# I got a letter from coustoms about my seeds.



## longtimegrower (Feb 9, 2008)

A mouse ate them.


----------



## umbra (Feb 9, 2008)

pm one of the mods so they know what you want


----------



## Mutt (Feb 9, 2008)

Yes post it up just black out your info.


----------



## King Bud (Feb 9, 2008)

They opened the package, took the seeds, and sent you the rest of the package (along with warning letter)?

Sounds strange to me.. I've only heard of them confiscating the entire package, and sending you a warning letter instead. :confused2:

Good luck to you


----------



## I'ma Joker Midnight Toker (Feb 9, 2008)

longtimegrower said:
			
		

> I had ordered from Dr Chroinc before christmas and today i finally got the opened packadge with a letter stating they had been confiscated. The doc was going to make good on the lost order but he did his part and im taking the loss. Sometimes thats how it goes. I can post a picture of the letter without any of my information but i wanted to check with the mods first and make sure it was ok to do so. It took 44 days.  Slim



Hey, Blunt had the same happen to him...post below 

http://www.marijuanapassion.com/forum/showthread.php?t=22395


----------



## THE BROTHER'S GRUNT (Feb 10, 2008)

*Damn LTG that's a real bummer. I can only hope you have better luck on your next order.  *


----------



## HippyInEngland (Feb 10, 2008)

The trouble with this happening is that now they know what you ordered, your name and address will be on file.


----------



## sportcardiva (Feb 10, 2008)

man that *****


----------



## doctorvapor (Feb 10, 2008)

Better luck next time bro.Is it a fact they put your name in a file or data base?


----------



## POTUS (Feb 10, 2008)

HippyInEngland said:
			
		

> The trouble with this happening is that now they know what you ordered, your name and address will be on file.


 
I know a guy who works for customs. He says the person who opens the box/letter is just a regular person who works for customs, not an inspector or anything. That person opens the mail, takes out anything that is illegal, puts the letter in it and tapes it shut again. Then they throw it into a tub that when full is processed back into the regular mail system.

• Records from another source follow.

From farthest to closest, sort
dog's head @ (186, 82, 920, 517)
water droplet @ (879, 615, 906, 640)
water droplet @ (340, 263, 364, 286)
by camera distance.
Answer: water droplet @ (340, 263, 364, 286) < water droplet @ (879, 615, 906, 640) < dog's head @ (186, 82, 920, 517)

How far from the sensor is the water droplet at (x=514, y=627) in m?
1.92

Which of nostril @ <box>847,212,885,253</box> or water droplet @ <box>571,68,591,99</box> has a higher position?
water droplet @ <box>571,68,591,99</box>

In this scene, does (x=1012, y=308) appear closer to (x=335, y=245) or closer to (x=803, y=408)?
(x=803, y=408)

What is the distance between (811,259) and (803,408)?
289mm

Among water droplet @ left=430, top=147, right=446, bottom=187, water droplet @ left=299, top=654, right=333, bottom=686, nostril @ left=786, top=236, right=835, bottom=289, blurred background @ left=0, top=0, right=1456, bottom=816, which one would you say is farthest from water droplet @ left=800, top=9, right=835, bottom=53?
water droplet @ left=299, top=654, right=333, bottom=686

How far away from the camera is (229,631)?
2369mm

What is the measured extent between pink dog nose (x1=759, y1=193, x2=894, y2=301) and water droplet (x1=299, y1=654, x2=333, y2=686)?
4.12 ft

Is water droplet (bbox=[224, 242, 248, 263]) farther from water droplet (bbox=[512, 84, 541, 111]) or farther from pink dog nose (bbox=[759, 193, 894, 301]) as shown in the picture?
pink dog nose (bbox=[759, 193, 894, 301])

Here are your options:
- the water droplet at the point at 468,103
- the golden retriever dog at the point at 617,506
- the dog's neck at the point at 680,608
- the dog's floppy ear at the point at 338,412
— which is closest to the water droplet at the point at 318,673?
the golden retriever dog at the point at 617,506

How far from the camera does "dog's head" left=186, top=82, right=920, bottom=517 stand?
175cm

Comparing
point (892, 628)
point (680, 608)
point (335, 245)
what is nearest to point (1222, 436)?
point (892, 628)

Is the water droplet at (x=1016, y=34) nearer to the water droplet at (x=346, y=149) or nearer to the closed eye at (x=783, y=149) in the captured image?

No record is kept of any items, names or addresses unless it involves firearms, narcotics or unpaid import taxes.

This is currently what happens. It may change in the future, but for now, no records are kept for confiscated marijuana seeds.


----------



## Puffin Afatty (Feb 11, 2008)

not to make you even more paranoid, but today I read where the DEA is developing a database of grows, trying to link them together.  I wouldnt order from the same place again, as they are obviously interested in gathering intel from any and all sources.  Perhaps they just cant do it all, due to volume.   Good Luck!!!


----------



## Flyinghigh (Feb 11, 2008)

Don't that Sux ! I had custom take one of my order a few years ago and sent me a letter, but it wasn't seeds though it was Meds i had order with out prescribtion, and the company had made it good and resend the order..

I didn't worry about reordering from them again and ordered all the time..


----------